━━━ ВЫБРАННЫЙ ОТРЫВОК

"Дедушка Фостер" был очарован мальчиками и решил, что проводить с ними лето недостаточно. Он договорился "одолжить" их на зимние месяцы в своем особняке из красного кирпича в районе Дюпон-Серкл в Вашингтоне. Там они жили среди экзотических предметов искусства из Китая и других далеких стран, занимались с частными репетиторами, за ними присматривала ливрейная прислуга под руководством мажордома, которого один из членов клана запомнил как "Мэдисона, седого цветного дворецкого". А самое главное, они имели возможность присутствовать на ужинах с ослепительным парадом политических и деловых мандаринов Америки.
Фостера впервые "одолжили", когда ему было всего пять лет, и вскоре после приезда он нанес свой первый визит в Белый дом - в качестве гостя на дне рождения одного из внуков президента Харрисона. Алли начал посещать Белый дом несколькими годами позже. В детстве и юности оба брата чувствовали себя в самых привилегированных кругах. Они обедали с послами, сенаторами, секретарями кабинета министров, судьями Верховного суда и другими выдающимися личностями, включая Уильяма Говарда Тафта, Теодора Рузвельта, Гровера Кливленда, Уильяма Мак-Кинли, Эндрю Карнеги и Вудро Вильсона. Хотя они были слишком молоды, чтобы участвовать в обсуждении мировых событий за обедом, они внимательно следили за происходящим. Из этих долгих вечеров они впитывали не только заповеди, идеи и представления, формировавшие правящий класс Америки, но и его стиль, лексику и взгляды.
"Женщины с блестками и шлейфами, мужчины с украшениями и поясами были нарядны и романтичны", - вспоминала впоследствии их сестра Элеонора. "В целом чаи и ужины отличались достоинством и любезностью, по сравнению с которыми современные коктейльные вечеринки кажутся хаотичными".

━━━━━━
━━━ ПРЕДОСТАВЛЕННЫЕ СВЕДЕНИЯ

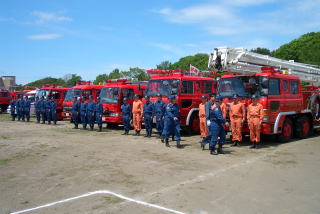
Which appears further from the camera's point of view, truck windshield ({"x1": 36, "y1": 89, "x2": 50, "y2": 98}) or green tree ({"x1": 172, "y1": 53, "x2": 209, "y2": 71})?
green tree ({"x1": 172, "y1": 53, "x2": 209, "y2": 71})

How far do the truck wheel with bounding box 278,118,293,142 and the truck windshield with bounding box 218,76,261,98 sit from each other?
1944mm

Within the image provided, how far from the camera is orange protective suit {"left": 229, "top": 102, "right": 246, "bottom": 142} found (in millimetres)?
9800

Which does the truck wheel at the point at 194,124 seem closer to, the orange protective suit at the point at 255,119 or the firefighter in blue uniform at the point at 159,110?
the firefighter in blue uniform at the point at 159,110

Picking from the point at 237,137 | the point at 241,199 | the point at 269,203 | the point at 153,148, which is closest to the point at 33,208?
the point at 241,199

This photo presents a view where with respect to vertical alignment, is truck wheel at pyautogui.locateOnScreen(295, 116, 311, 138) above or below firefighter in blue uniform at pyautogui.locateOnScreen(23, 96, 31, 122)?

━━━━━━
━━━ ПРЕДОСТАВЛЕННЫЕ СВЕДЕНИЯ

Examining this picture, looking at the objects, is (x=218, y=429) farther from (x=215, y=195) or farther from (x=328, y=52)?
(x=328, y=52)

━━━━━━

* [ПИСЬМЕННОЕ ЗАДАНИЕ] Определите, соответствуют ли выбранному отрывку утверждения: (а) Фостера впервые «одолжили» в пятилетнем возрасте; (б) братья участвовали за обедом в обсуждении мировых событий; (в) Алли стал бывать в Белом доме раньше Фостера. К каждому ответу «да» или «нет» приведите точную цитату из отрывка, на которой он основан.

* [ОТВЕТ НИЖЕ]
(а) Да: «Фостера впервые "одолжили", когда ему было всего пять лет».
(б) Нет: «Хотя они были слишком молоды, чтобы участвовать в обсуждении мировых событий за обедом, они внимательно следили за происходящим».
(в) Нет: «Алли начал посещать Белый дом несколькими годами позже».